=== REQUIREMENTS ===
Rewrite all of the lines below as a numbered list, skipping the blank lines. Leave the pictures out of your answer.

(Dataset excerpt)
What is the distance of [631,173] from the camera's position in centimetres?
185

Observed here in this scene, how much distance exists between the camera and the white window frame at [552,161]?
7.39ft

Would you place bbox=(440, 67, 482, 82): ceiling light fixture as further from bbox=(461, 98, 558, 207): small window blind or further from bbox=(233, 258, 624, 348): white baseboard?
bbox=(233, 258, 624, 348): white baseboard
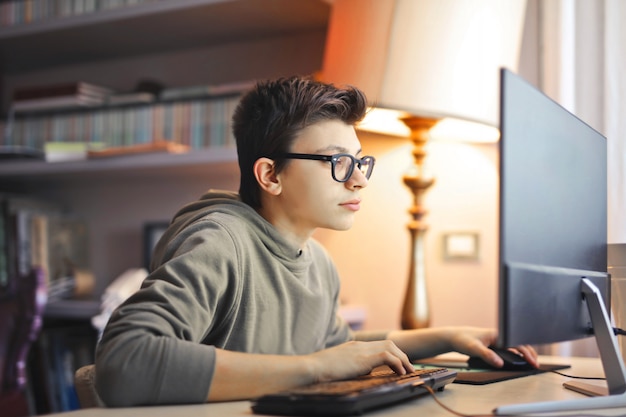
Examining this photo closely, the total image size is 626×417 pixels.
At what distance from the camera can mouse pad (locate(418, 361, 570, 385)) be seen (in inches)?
47.3

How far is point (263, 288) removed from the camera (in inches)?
50.9

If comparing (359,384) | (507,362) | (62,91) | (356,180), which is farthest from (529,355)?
(62,91)

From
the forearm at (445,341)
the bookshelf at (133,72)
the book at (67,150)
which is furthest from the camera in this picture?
the book at (67,150)

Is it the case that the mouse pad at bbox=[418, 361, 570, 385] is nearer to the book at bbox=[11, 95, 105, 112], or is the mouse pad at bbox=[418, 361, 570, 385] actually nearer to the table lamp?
the table lamp

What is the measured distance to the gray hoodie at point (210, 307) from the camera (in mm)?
938

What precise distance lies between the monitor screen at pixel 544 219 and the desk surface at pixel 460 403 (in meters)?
0.11

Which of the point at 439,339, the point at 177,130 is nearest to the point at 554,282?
the point at 439,339

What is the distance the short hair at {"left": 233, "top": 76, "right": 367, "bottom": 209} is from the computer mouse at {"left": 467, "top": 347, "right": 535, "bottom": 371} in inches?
18.5

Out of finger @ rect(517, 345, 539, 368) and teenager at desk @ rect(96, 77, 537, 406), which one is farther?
finger @ rect(517, 345, 539, 368)

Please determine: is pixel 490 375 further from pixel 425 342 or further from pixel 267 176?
pixel 267 176

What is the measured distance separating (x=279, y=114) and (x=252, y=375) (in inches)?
20.0

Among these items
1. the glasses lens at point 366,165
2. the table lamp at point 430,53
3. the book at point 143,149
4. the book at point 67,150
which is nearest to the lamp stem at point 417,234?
the table lamp at point 430,53

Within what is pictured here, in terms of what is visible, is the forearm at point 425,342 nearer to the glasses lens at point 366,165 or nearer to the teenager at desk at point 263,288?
the teenager at desk at point 263,288

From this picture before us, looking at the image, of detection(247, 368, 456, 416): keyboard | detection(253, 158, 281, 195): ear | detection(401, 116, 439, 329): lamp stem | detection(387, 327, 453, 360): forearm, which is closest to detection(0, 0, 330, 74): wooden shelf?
detection(401, 116, 439, 329): lamp stem
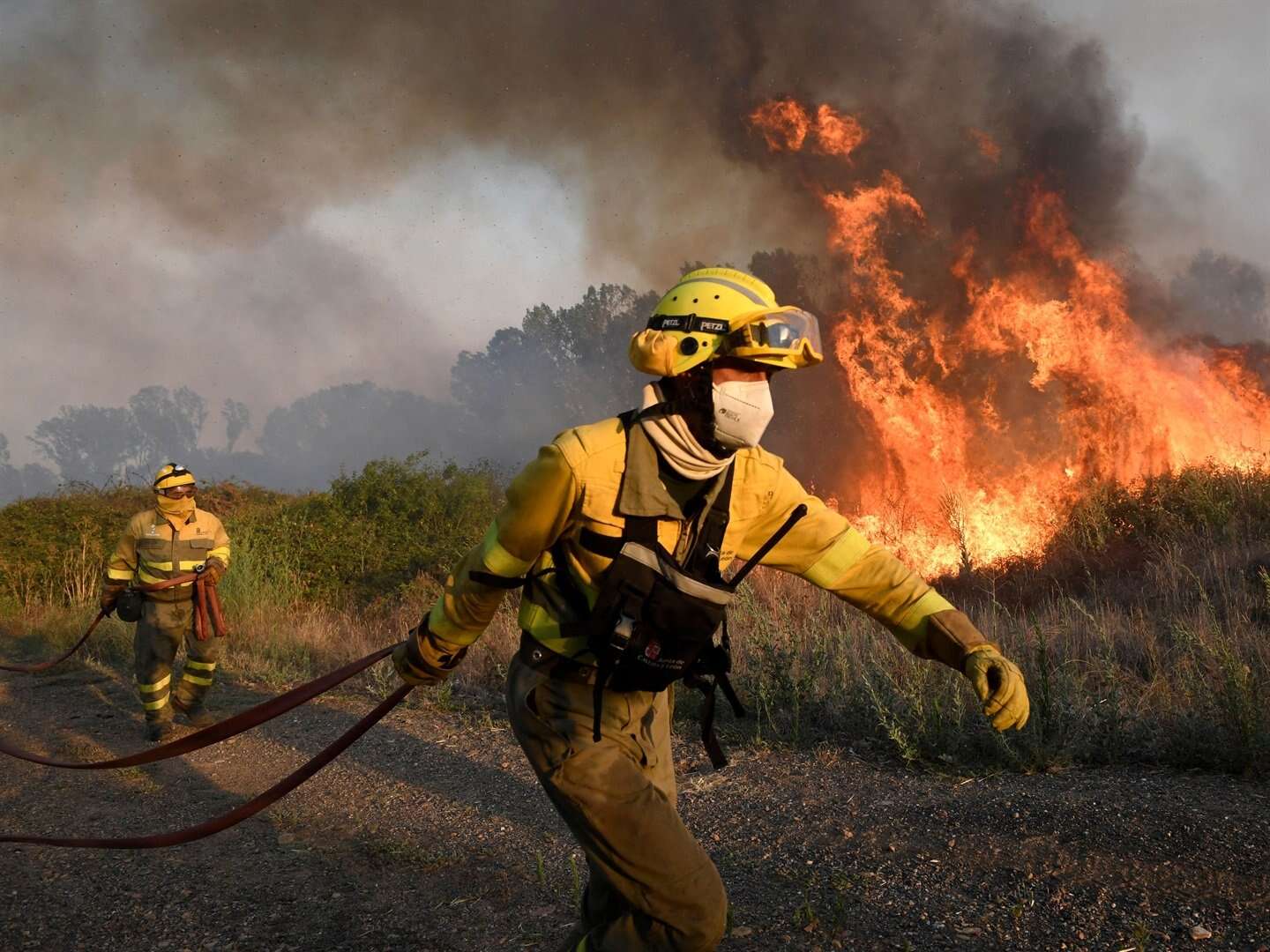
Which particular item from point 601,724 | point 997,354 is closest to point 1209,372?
point 997,354

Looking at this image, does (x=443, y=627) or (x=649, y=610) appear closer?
(x=649, y=610)

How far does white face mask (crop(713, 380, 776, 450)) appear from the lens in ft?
7.41

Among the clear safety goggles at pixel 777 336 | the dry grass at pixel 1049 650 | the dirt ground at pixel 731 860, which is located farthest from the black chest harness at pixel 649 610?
the dry grass at pixel 1049 650

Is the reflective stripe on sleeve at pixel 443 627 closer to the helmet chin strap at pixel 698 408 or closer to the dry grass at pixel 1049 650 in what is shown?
the helmet chin strap at pixel 698 408

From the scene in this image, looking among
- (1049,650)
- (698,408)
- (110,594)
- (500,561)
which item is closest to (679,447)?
(698,408)

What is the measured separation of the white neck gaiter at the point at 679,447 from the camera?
229cm

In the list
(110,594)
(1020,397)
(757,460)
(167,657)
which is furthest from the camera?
(1020,397)

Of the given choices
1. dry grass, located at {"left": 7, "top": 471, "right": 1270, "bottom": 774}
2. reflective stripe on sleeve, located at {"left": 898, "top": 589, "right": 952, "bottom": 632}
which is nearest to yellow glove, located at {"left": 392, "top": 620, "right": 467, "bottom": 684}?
reflective stripe on sleeve, located at {"left": 898, "top": 589, "right": 952, "bottom": 632}

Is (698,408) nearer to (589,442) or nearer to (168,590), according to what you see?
(589,442)

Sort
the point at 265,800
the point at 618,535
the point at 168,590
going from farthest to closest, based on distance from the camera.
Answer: the point at 168,590
the point at 265,800
the point at 618,535

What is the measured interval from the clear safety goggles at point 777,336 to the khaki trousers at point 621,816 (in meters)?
0.96

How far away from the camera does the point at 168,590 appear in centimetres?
720

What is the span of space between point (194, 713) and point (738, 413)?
22.3 ft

=== TASK RESULT ===
1. What is the distance of [631,173] from the camera's position in centimetres?
2. 185
3. Observed here in this scene, how much distance exists between the camera and the white window frame at [552,161]?
4. 7.39ft
5. Would you place bbox=(440, 67, 482, 82): ceiling light fixture as further from bbox=(461, 98, 558, 207): small window blind or further from bbox=(233, 258, 624, 348): white baseboard?
6. bbox=(233, 258, 624, 348): white baseboard
7. Examining this photo closely, the total image size is 626×417 pixels.
8. At what distance from the camera can mouse pad (locate(418, 361, 570, 385)) be seen (in inches)?
9. 47.3
10. How far is point (263, 288) removed from the camera (in inches)?
11. 50.9
12. If comparing (359,384) | (507,362) | (62,91) | (356,180), which is farthest from (529,355)?
13. (62,91)
14. From
15. the forearm at (445,341)
16. the bookshelf at (133,72)
17. the book at (67,150)
18. which is furthest from the camera in this picture?
19. the book at (67,150)
20. Is it the case that the mouse pad at bbox=[418, 361, 570, 385] is nearer to the book at bbox=[11, 95, 105, 112], or is the mouse pad at bbox=[418, 361, 570, 385] actually nearer to the table lamp?
21. the table lamp
22. What is the measured distance to the gray hoodie at point (210, 307) from the camera (in mm)?
23. 938
24. What precise distance lies between the monitor screen at pixel 544 219 and the desk surface at pixel 460 403 (in meters)?
25. 0.11
26. Which of the point at 439,339, the point at 177,130 is nearest to the point at 554,282?
27. the point at 439,339
28. What is the distance the short hair at {"left": 233, "top": 76, "right": 367, "bottom": 209} is from the computer mouse at {"left": 467, "top": 347, "right": 535, "bottom": 371} in inches?
29. 18.5
30. Out of finger @ rect(517, 345, 539, 368) and teenager at desk @ rect(96, 77, 537, 406), which one is farther?
31. finger @ rect(517, 345, 539, 368)
32. Please determine: is pixel 490 375 further from pixel 425 342 or further from pixel 267 176?
33. pixel 267 176
34. What is the measured distance separating (x=279, y=114) and (x=252, y=375) (in inches)?
35. 20.0
36. Among these items
37. 1. the glasses lens at point 366,165
38. 2. the table lamp at point 430,53
39. 3. the book at point 143,149
40. 4. the book at point 67,150
41. which is nearest to the lamp stem at point 417,234?
42. the table lamp at point 430,53
43. Within what is pictured here, in terms of what is visible, is the forearm at point 425,342 nearer to the glasses lens at point 366,165 or nearer to the teenager at desk at point 263,288?
44. the teenager at desk at point 263,288
45. From this picture before us, looking at the image, of detection(247, 368, 456, 416): keyboard | detection(253, 158, 281, 195): ear | detection(401, 116, 439, 329): lamp stem | detection(387, 327, 453, 360): forearm, which is closest to detection(0, 0, 330, 74): wooden shelf?
46. detection(401, 116, 439, 329): lamp stem
47. Which particular item from point 601,724 | point 997,354 is closest to point 1209,372?
48. point 997,354
49. Looking at this image, does (x=443, y=627) or (x=649, y=610) appear closer?
50. (x=649, y=610)
51. How far does white face mask (crop(713, 380, 776, 450)) appear from the lens in ft?
52. 7.41
53. Among the clear safety goggles at pixel 777 336 | the dry grass at pixel 1049 650 | the dirt ground at pixel 731 860, which is located farthest from the black chest harness at pixel 649 610?
54. the dry grass at pixel 1049 650
55. Is the reflective stripe on sleeve at pixel 443 627 closer to the helmet chin strap at pixel 698 408 or closer to the dry grass at pixel 1049 650 in what is shown?
56. the helmet chin strap at pixel 698 408
57. From the scene in this image, looking among
58. - (1049,650)
59. - (698,408)
60. - (110,594)
61. - (500,561)
62. which item is closest to (679,447)?
63. (698,408)
64. What is the measured separation of the white neck gaiter at the point at 679,447 from the camera?
65. 229cm
66. In the list
67. (110,594)
68. (1020,397)
69. (757,460)
70. (167,657)
71. which is furthest from the camera?
72. (1020,397)
73. Of the given choices
74. 1. dry grass, located at {"left": 7, "top": 471, "right": 1270, "bottom": 774}
75. 2. reflective stripe on sleeve, located at {"left": 898, "top": 589, "right": 952, "bottom": 632}
76. which is nearest to yellow glove, located at {"left": 392, "top": 620, "right": 467, "bottom": 684}?
77. reflective stripe on sleeve, located at {"left": 898, "top": 589, "right": 952, "bottom": 632}
78. Is (698,408) nearer to (589,442) or nearer to (168,590), according to what you see?
79. (589,442)
80. Sort
81. the point at 265,800
82. the point at 618,535
83. the point at 168,590
84. going from farthest to closest, based on distance from the camera.
85. Answer: the point at 168,590
86. the point at 265,800
87. the point at 618,535
88. What is the measured interval from the clear safety goggles at point 777,336 to the khaki trousers at point 621,816 (in meters)?
89. 0.96
90. How far away from the camera does the point at 168,590 appear in centimetres?
91. 720
92. What is the span of space between point (194, 713) and point (738, 413)?
93. 22.3 ft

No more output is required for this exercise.